All the things overseas students find weird about Cambridge freshers

A Scandi analyses British freshers’ week

Brexit Cambridge culture Drinking Freshers international overseas Scandi Student uk

Freshers’ Week is a hectic blur at the best of times, but when you’re an international student this chaos is mixed with equal parts of ‘what the hell is going on in this country’ and ‘does anyone actually speak English or is it all Jamaican-influenced slang.’ For me, a half-baked Scandinavian with a British mother and a few years of living in Lincolnshire (everyone’s favourite pro-Brexit county), it was a shock to return to England and come face to face once more with the true Brit.

Goodbye Swedish serenity

While Scandinavian culture is not hugely different to that of the UK, the British are a fascinating bunch and not purely for their love of Bake-off, apologising for no reason, and all things hummus-related. Here are a few things I observed, in a not so subtle attempt to rip off Kate Fox’s Watching the English.

Watching the Fresher having just downed it

Brits don’t use the 24-hour clock

Cue confused looks when I suggest we have lunch at 13.00. While an article in The Independent would discuss how such a difference in cultural norms results in a differing understanding of time, that would be complete and utter bullshit. It is however, annoying to constantly have to explain that yes I did mean meet at 5 pm when I said 17.

Goes to Cambridge but can’t figure out military time

Dating is weird here

Segueing on neatly from the topic of alcohol – in Sweden, if you’re interested in someone, you go for a ‘fika’: directly invite them for a coffee and subtly make sexual innuendos throughout while accumulating a foam-mustache from your cappuccino. In Iceland, you go to the local swimming pool. In Denmark, you eat licorice. In England, you seem to wait until you’re about three Jägerbombs in before striking up a largely forgettable conversation with someone whom you’ve only blinked at prior. Chivalry really is dead.

British courting at its finest(?)

Nobody understands what the IB is

Don’t get moody with me when I try to explain to you that the highest possible score of 45 is the equivalent of 5 A*s. Or the fact that maths taken at standard level in the IB is actually as challenging as Further Maths at A-level.

IB edgy af (the face of a genius?)

Class is often a topic of conversation (and especially the topic of Tab articles)

Not that class doesn’t exist in Scandinavia, and not that class divisions aren’t an issue, we just tend not to put as much emphasis on it in conversation outside of the political and academic arena. I discovered quickly that knowing who was from a private school vs. a state school; who was wealthy vs. who simply gave off the illusion of wealth, was seen as powerful knowledge, with bitterness from both parties. Even the order in which a person adds milk to their tea is worthy of discussion and psychoanalysis.

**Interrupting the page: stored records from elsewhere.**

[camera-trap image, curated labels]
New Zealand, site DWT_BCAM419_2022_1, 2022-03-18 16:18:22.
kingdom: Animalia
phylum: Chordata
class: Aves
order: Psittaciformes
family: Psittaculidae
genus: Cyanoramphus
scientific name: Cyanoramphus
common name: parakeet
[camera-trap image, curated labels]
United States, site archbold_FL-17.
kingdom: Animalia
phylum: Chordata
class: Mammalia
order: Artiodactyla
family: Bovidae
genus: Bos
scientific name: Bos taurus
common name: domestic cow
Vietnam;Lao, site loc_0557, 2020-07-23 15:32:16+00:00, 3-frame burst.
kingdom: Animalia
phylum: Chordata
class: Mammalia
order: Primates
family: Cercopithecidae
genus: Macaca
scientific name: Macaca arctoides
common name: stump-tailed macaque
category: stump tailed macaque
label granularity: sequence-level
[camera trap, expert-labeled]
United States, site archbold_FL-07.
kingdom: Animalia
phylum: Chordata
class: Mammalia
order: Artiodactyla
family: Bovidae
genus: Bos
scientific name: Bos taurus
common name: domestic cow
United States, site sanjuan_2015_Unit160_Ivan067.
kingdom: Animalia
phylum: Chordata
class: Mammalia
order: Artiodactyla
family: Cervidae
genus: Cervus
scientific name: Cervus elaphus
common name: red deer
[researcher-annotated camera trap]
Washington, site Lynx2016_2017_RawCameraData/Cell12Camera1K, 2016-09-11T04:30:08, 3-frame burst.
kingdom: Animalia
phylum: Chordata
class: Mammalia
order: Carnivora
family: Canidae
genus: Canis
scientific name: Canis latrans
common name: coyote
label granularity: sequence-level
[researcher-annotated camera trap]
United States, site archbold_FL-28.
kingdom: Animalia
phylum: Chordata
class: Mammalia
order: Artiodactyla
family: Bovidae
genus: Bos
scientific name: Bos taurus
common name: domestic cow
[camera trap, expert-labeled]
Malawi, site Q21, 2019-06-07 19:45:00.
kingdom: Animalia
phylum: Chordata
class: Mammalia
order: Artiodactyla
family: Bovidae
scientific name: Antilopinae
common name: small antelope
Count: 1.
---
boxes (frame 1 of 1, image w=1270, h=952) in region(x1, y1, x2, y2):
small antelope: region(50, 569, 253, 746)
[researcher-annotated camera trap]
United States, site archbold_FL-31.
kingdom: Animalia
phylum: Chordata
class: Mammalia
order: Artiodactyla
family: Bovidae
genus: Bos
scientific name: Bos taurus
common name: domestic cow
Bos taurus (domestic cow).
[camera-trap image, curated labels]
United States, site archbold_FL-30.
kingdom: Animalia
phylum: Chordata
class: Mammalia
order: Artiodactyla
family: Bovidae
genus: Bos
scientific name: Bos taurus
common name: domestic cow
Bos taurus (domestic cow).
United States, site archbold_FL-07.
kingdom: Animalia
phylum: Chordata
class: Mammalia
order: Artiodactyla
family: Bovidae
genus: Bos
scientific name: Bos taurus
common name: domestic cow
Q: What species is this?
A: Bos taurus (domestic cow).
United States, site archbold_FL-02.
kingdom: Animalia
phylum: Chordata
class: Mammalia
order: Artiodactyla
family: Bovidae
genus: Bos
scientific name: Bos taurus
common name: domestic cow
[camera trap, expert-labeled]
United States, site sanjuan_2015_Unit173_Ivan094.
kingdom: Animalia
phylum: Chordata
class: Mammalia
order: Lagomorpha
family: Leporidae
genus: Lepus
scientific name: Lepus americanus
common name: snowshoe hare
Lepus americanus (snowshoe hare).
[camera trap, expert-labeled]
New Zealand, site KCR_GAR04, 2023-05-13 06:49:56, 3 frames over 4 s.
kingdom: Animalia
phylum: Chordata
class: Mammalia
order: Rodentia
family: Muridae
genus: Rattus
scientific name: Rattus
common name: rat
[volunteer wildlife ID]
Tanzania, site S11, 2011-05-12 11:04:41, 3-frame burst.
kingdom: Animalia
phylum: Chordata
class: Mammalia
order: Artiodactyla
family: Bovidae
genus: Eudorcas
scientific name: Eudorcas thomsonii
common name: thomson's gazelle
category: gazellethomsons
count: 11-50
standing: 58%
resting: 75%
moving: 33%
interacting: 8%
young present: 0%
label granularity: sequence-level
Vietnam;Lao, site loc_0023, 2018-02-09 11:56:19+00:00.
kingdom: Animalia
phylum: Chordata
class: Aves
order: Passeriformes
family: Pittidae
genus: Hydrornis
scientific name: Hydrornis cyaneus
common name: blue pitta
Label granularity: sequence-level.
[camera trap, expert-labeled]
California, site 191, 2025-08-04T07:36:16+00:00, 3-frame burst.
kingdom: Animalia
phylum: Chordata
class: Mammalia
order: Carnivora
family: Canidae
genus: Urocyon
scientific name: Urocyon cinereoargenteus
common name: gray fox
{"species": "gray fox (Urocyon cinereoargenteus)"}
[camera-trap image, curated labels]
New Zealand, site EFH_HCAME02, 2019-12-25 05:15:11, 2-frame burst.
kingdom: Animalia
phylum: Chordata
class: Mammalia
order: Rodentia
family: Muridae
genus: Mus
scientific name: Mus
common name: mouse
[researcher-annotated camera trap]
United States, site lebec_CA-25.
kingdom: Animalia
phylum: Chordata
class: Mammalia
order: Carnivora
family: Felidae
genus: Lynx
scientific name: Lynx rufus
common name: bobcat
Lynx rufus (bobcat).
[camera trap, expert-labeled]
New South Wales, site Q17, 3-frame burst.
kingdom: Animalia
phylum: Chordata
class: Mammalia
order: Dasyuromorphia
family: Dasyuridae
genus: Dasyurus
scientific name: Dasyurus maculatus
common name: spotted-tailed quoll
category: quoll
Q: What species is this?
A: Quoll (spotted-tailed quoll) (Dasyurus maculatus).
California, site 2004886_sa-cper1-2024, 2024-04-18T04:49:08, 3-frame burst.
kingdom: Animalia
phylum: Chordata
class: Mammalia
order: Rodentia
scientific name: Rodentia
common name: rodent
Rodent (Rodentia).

Don’t we all just want a hug at the end of the day


Binge-drinking and an unhealthy interest in hierarchy aside, Fresher’s week did introduce me to the most defining characteristic of the Brits; their friendliness. If you live in a Scandinavian country you’ll know that greeting a stranger on the street, even with just a friendly nod to acknowledge their existence, is commonly met with a sneer and mutterings of ‘är hon galen eller…’ (is she crazy, or?) So for a Scandi, the warm welcoming the Brits gave me was by far the most striking part of the experience.

Smiles and giggles all around

Granted some would rather I were from Guildford or Surrey so they could compare addresses and common friends than hear about my life in the little city of Helsingborg, Sweden, but the majority are genuinely interested, open and not bothered about taking themselves too seriously.

Freshers friends = friends for life

And if you can get on board with their sarcasm, you might even learn to enjoy the ‘banter’ (though probably not that of the ‘lad’ variety). As term progressed I too found myself partial to the use of words like ‘bare’ and ‘moist don.’ God save the Queen, am I right?